Simon Richard Keogh
- Birth name: Simon Keogh
- Place of birth: Dublin, Ireland
- Height: 5'8
- Weight: 88 kg (194 lb)
- School: St Michaels
- University: UCD

Rugby union career
- Position(s): Back
- Current team: Old Belvedere RFC

Senior career
- Years: Team / Apps / (Points)
- 2000-03: Leinster Rugby / 11 / (15)
- 2003-08: Harlequins F.C. / 133 / (245)
- 2008-10: Leinster Rugby / 21 / (15)

International career
- Years: Team / Apps / (Points)
- 2006-09: Ireland A / 5 / (0)

= Simon Keogh =

Simon Keogh (born 1979) is a retired rugby union player who played on the wing and scrum half for Leinster Rugby and for Harlequins F.C.

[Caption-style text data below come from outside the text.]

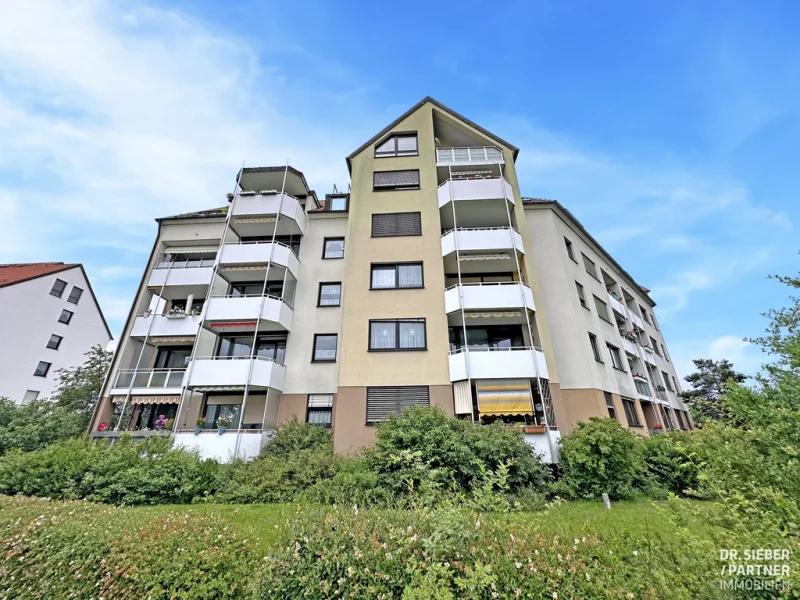 Fassade mit Vorgarten - Wohnung kaufen in Markranstädt - Zum See 10 Minuten zu Fuß * Helle 2RW mit großer Loggia nach Südwesten * Eigene Garage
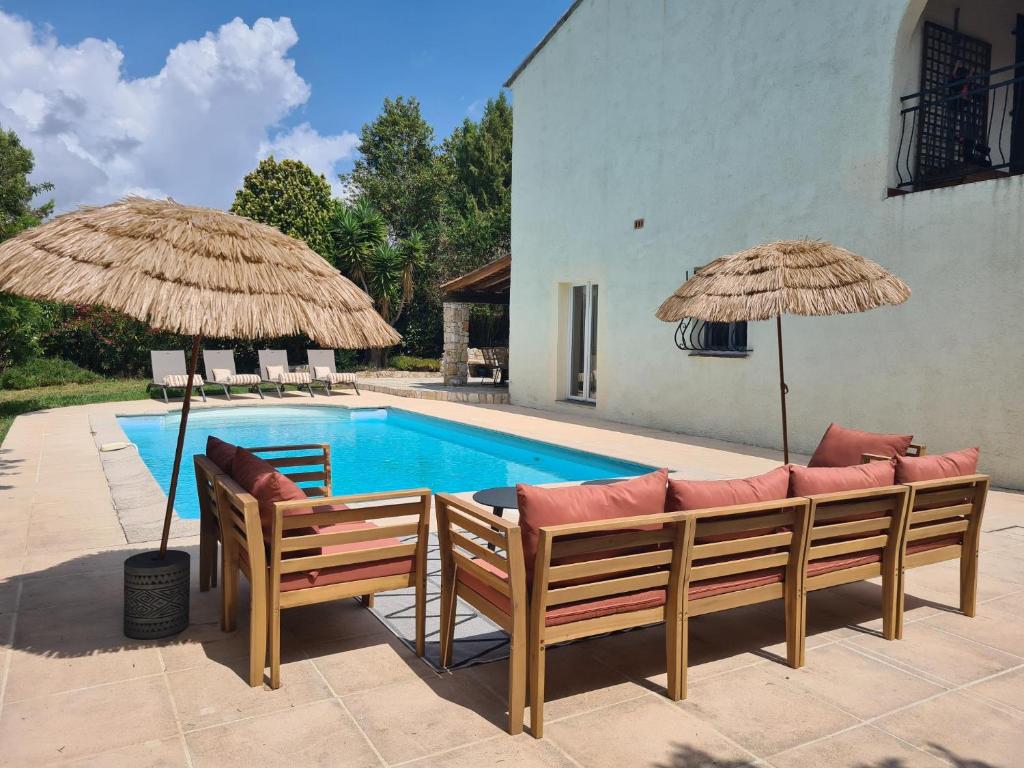 Villa Inti - piscine, jardin privé & barbecue - 5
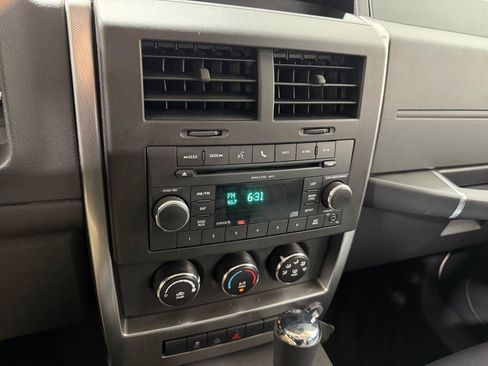 Used 2010 Jeep Liberty Sport w/ Skid Plate Group AWD/4WD image 29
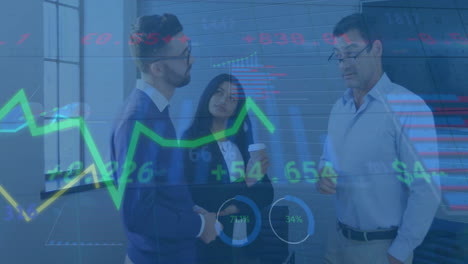 animación de gráficos procesamiento de datos sobre diversos colegas hablando en la oficina casual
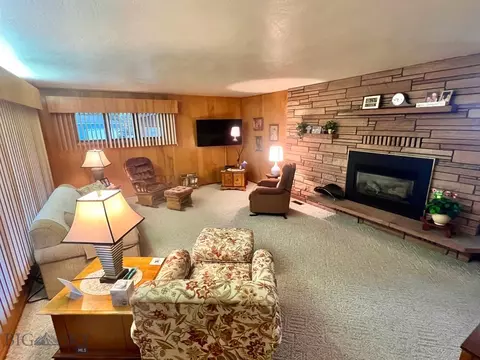 Living - 805 E Orr St, Dillon, MT 59725 photo 2 of 3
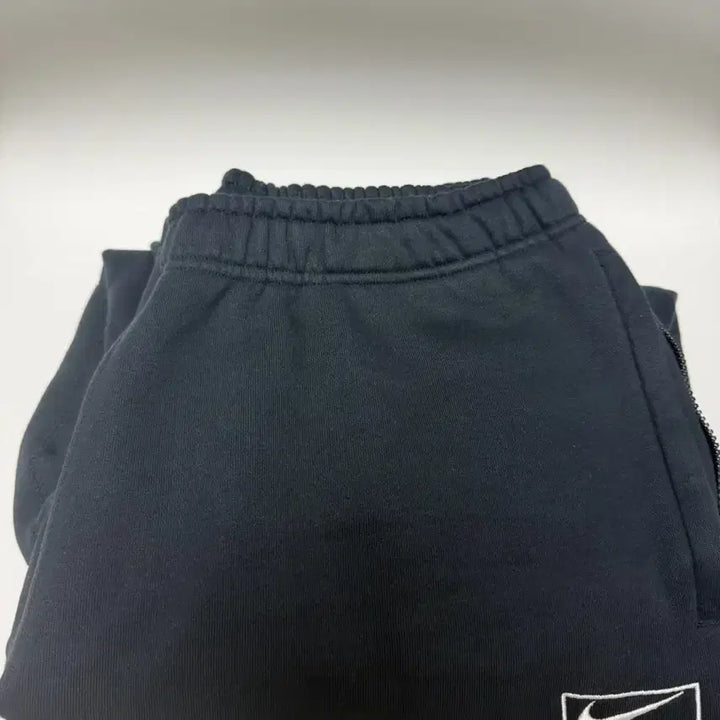 [SOLD OUT] 나이키 x 스투시 블랙 트레이닝 팬츠 L
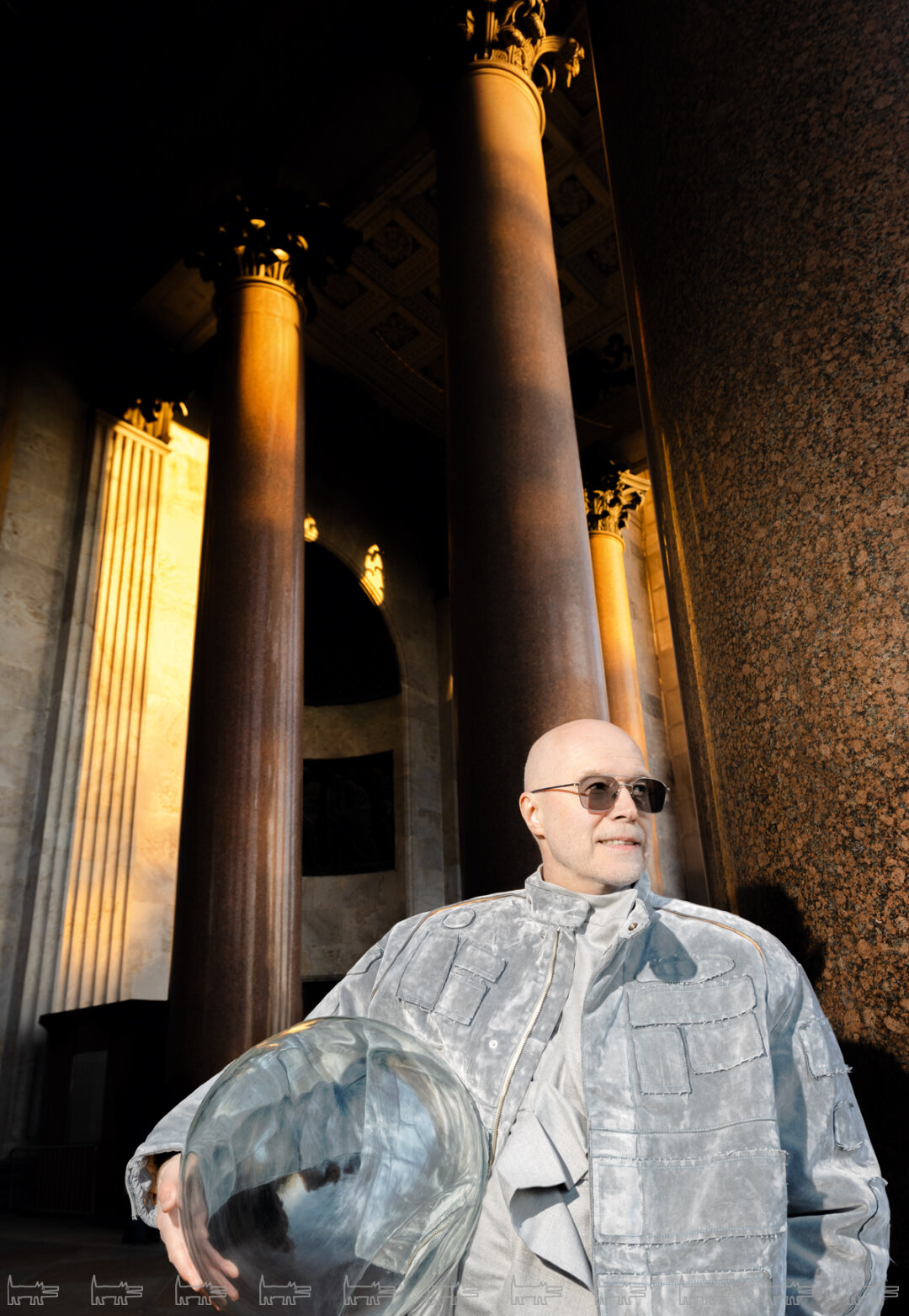 Тренч и шарф STUDIO SLOW, костюм DANADA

In 2000, Simon was named Leinster Rugby Young Player of the Year.

In 2004, whilst playing with Harlequins F.C. he won the Challenge Cup scoring the winning try in injury-time against Clermont-Ferrand (now ASM Clermont Auvergne). He was named Supporters' Player of the Year for Harlequins in the 2005/06 season. After returning to Leinster Rugby, he has won the Heineken Cup with them in 2009.

He also represented Ireland A's travelling to the 2006 Churchill Cup in San Hose and to the 2009 Churchill Cup in Colorado.

Upon retirement, Simon qualified as a solicitor and is now CEO of Rugby Players Ireland the representative body for professional rugby players in Ireland.